Keeping every character in place, output all the data.

DATA RECORDS:
=== Section Start ===

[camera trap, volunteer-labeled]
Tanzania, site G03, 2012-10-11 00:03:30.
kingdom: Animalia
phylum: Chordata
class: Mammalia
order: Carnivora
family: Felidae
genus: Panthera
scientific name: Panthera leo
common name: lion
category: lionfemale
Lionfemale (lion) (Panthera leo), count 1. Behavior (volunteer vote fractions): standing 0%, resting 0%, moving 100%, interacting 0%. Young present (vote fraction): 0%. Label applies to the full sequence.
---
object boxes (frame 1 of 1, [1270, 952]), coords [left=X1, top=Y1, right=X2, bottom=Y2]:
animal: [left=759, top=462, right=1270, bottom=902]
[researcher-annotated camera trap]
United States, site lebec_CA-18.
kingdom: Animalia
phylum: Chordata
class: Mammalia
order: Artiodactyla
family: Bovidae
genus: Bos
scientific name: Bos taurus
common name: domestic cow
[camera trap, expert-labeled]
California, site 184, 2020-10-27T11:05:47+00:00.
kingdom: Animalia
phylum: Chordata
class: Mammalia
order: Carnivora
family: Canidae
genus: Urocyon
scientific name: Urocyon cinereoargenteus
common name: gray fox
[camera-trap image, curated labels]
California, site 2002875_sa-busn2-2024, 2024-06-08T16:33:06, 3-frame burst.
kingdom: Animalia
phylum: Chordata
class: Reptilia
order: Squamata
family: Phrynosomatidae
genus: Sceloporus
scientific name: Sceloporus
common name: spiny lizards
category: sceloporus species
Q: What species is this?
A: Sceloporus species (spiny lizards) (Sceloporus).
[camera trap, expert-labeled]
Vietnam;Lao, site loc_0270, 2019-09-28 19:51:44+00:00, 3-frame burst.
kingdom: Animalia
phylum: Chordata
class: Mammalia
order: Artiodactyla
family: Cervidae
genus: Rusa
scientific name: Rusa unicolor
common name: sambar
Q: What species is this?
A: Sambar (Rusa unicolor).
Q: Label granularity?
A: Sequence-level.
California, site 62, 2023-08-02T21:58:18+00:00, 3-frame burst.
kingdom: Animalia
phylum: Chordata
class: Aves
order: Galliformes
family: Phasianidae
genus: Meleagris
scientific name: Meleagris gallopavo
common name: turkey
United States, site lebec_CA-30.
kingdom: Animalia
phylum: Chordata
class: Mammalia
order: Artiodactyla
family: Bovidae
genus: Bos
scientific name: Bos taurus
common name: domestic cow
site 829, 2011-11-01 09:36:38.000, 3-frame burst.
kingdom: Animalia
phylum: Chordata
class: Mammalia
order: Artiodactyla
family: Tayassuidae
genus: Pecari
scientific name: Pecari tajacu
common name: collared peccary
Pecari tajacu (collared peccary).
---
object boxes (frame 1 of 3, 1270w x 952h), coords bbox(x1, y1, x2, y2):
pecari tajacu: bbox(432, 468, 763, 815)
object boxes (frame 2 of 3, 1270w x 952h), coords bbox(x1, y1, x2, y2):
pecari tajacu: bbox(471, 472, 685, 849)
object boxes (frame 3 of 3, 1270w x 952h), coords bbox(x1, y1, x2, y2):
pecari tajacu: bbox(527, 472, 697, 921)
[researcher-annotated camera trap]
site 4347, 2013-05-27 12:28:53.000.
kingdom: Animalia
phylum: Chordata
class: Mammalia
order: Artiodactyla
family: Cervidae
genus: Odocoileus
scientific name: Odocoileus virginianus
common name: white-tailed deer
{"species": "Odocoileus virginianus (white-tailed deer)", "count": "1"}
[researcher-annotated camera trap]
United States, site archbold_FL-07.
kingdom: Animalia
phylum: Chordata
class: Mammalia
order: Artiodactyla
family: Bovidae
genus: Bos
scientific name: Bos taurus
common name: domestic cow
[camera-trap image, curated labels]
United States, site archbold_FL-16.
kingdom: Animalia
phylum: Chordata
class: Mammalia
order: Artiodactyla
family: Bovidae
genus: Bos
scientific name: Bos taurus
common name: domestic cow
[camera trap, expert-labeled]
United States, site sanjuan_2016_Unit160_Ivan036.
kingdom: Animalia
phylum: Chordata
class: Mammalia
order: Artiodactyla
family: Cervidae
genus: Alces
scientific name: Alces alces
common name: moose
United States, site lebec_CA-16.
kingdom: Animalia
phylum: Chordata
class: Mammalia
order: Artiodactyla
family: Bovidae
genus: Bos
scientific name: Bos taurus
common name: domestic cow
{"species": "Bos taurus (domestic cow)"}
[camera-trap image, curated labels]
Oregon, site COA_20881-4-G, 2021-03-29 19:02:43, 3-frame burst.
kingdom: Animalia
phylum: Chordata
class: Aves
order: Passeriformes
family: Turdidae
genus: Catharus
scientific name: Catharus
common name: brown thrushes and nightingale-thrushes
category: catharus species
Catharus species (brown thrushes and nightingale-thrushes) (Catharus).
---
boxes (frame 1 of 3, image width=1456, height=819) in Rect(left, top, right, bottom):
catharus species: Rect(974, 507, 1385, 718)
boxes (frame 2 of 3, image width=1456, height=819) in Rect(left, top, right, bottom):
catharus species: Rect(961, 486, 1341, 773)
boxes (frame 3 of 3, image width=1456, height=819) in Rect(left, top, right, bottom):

=== Section End ===

RESPONSE:
[camera trap, volunteer-labeled]
Tanzania, site G03, 2012-10-11 00:03:30.
kingdom: Animalia
phylum: Chordata
class: Mammalia
order: Carnivora
family: Felidae
genus: Panthera
scientific name: Panthera leo
common name: lion
category: lionfemale
Lionfemale (lion) (Panthera leo), count 1. Behavior (volunteer vote fractions): standing 0%, resting 0%, moving 100%, interacting 0%. Young present (vote fraction): 0%. Label applies to the full sequence.
---
object boxes (frame 1 of 1, [1270, 952]), coords [left=X1, top=Y1, right=X2, bottom=Y2]:
animal: [left=759, top=462, right=1270, bottom=902]
[researcher-annotated camera trap]
United States, site lebec_CA-18.
kingdom: Animalia
phylum: Chordata
class: Mammalia
order: Artiodactyla
family: Bovidae
genus: Bos
scientific name: Bos taurus
common name: domestic cow
[camera trap, expert-labeled]
California, site 184, 2020-10-27T11:05:47+00:00.
kingdom: Animalia
phylum: Chordata
class: Mammalia
order: Carnivora
family: Canidae
genus: Urocyon
scientific name: Urocyon cinereoargenteus
common name: gray fox
[camera-trap image, curated labels]
California, site 2002875_sa-busn2-2024, 2024-06-08T16:33:06, 3-frame burst.
kingdom: Animalia
phylum: Chordata
class: Reptilia
order: Squamata
family: Phrynosomatidae
genus: Sceloporus
scientific name: Sceloporus
common name: spiny lizards
category: sceloporus species
Q: What species is this?
A: Sceloporus species (spiny lizards) (Sceloporus).
[camera trap, expert-labeled]
Vietnam;Lao, site loc_0270, 2019-09-28 19:51:44+00:00, 3-frame burst.
kingdom: Animalia
phylum: Chordata
class: Mammalia
order: Artiodactyla
family: Cervidae
genus: Rusa
scientific name: Rusa unicolor
common name: sambar
Q: What species is this?
A: Sambar (Rusa unicolor).
Q: Label granularity?
A: Sequence-level.
California, site 62, 2023-08-02T21:58:18+00:00, 3-frame burst.
kingdom: Animalia
phylum: Chordata
class: Aves
order: Galliformes
family: Phasianidae
genus: Meleagris
scientific name: Meleagris gallopavo
common name: turkey
United States, site lebec_CA-30.
kingdom: Animalia
phylum: Chordata
class: Mammalia
order: Artiodactyla
family: Bovidae
genus: Bos
scientific name: Bos taurus
common name: domestic cow
site 829, 2011-11-01 09:36:38.000, 3-frame burst.
kingdom: Animalia
phylum: Chordata
class: Mammalia
order: Artiodactyla
family: Tayassuidae
genus: Pecari
scientific name: Pecari tajacu
common name: collared peccary
Pecari tajacu (collared peccary).
---
object boxes (frame 1 of 3, 1270w x 952h), coords bbox(x1, y1, x2, y2):
pecari tajacu: bbox(432, 468, 763, 815)
object boxes (frame 2 of 3, 1270w x 952h), coords bbox(x1, y1, x2, y2):
pecari tajacu: bbox(471, 472, 685, 849)
object boxes (frame 3 of 3, 1270w x 952h), coords bbox(x1, y1, x2, y2):
pecari tajacu: bbox(527, 472, 697, 921)
[researcher-annotated camera trap]
site 4347, 2013-05-27 12:28:53.000.
kingdom: Animalia
phylum: Chordata
class: Mammalia
order: Artiodactyla
family: Cervidae
genus: Odocoileus
scientific name: Odocoileus virginianus
common name: white-tailed deer
{"species": "Odocoileus virginianus (white-tailed deer)", "count": "1"}
[researcher-annotated camera trap]
United States, site archbold_FL-07.
kingdom: Animalia
phylum: Chordata
class: Mammalia
order: Artiodactyla
family: Bovidae
genus: Bos
scientific name: Bos taurus
common name: domestic cow
[camera-trap image, curated labels]
United States, site archbold_FL-16.
kingdom: Animalia
phylum: Chordata
class: Mammalia
order: Artiodactyla
family: Bovidae
genus: Bos
scientific name: Bos taurus
common name: domestic cow
[camera trap, expert-labeled]
United States, site sanjuan_2016_Unit160_Ivan036.
kingdom: Animalia
phylum: Chordata
class: Mammalia
order: Artiodactyla
family: Cervidae
genus: Alces
scientific name: Alces alces
common name: moose
United States, site lebec_CA-16.
kingdom: Animalia
phylum: Chordata
class: Mammalia
order: Artiodactyla
family: Bovidae
genus: Bos
scientific name: Bos taurus
common name: domestic cow
{"species": "Bos taurus (domestic cow)"}
[camera-trap image, curated labels]
Oregon, site COA_20881-4-G, 2021-03-29 19:02:43, 3-frame burst.
kingdom: Animalia
phylum: Chordata
class: Aves
order: Passeriformes
family: Turdidae
genus: Catharus
scientific name: Catharus
common name: brown thrushes and nightingale-thrushes
category: catharus species
Catharus species (brown thrushes and nightingale-thrushes) (Catharus).
---
boxes (frame 1 of 3, image width=1456, height=819) in Rect(left, top, right, bottom):
catharus species: Rect(974, 507, 1385, 718)
boxes (frame 2 of 3, image width=1456, height=819) in Rect(left, top, right, bottom):
catharus species: Rect(961, 486, 1341, 773)
boxes (frame 3 of 3, image width=1456, height=819) in Rect(left, top, right, bottom):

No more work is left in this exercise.